My own, completely unscientific observation is that such non-affiliated cities develop their own peculiar ways, whether in food or music or urban planning. It seems no wonder, then, that a bevy of songs has been written about a remote and unique city in a distinctive geographical region through which millions have passed in the last century. And the tunes seem to prove this. When George Strait sings about the city in his 1983 country smash “Amarillo by Morning,” he is a hard-luck cowboy whose saddle was stolen in Houston and his leg broken in New Mexico; to make matters worse, he misplaced a couple of romantic partners during the difficult journey. Now he pushes onward to a remote corner of Texas, where the hot sun offers its own sort of benediction. In 2014’s “Sweet Amarillo”—the latest of a pair of Bob Dylan fragments given new life by Nashville’s Old Crow Medicine Show—the narrator is “gunning the throttle for the Llano Estacado.” Anyone who has ever punched the accelerator to the floor trying to ascend the Caprock Escarpment heading west from Shamrock knows the feeling. Once you are up there, back with the sweetheart who once left for the rodeo, it’s nice to take a rest before heading onward.

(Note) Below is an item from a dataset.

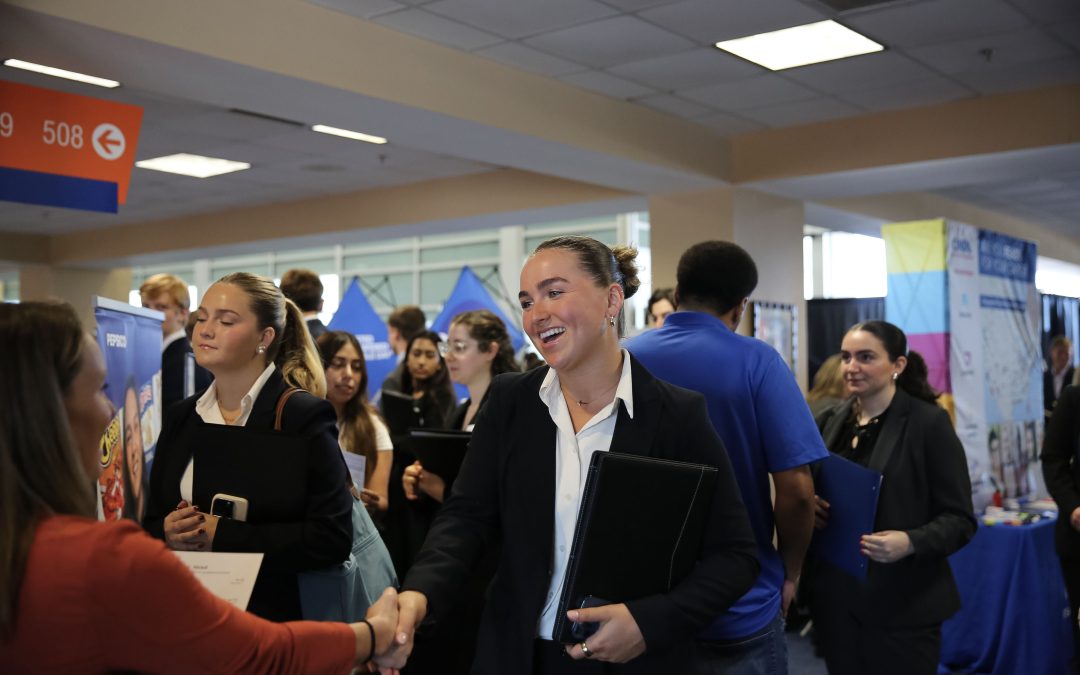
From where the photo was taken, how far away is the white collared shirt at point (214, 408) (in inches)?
91.5

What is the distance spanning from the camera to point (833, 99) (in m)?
6.84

Local opinion-mongers sometimes deplore the fact that so many songs sung in the key of Amarillo revolve around “losers, dopers, gamblers, whiners, drunks, and crybabies.”  There is at least a grain of truth to the accusation. Emmylou Harris, in the opening track of 1975’s Elite Hotel, pleads with the city, asking why it and its pinball machines took her lover. In “Amarillo Highway,” Terry Allen sings of a pill-popping vagabond riding those four “hard” lanes of U.S. 87 up from New Deal and Plainview with a barefoot girl in the backseat and a cache of Lone Star beer in the trunk. Billy Joe Shaver—that marvelously rakish, self-proclaimed “Honky Tonk Hero” and “Wacko from Waco”—doesn’t do the so-called “Golden Spread” any favors when he says “Screw you” and departs for Tennessee, proclaiming “I’m a-leavin’ Amariller, and I ain’t a-comin’ back again.” (But at least Shaver concedes that Lubbock is even worse, which is the best kind of consolation prize for self-conscious Panhandlers.)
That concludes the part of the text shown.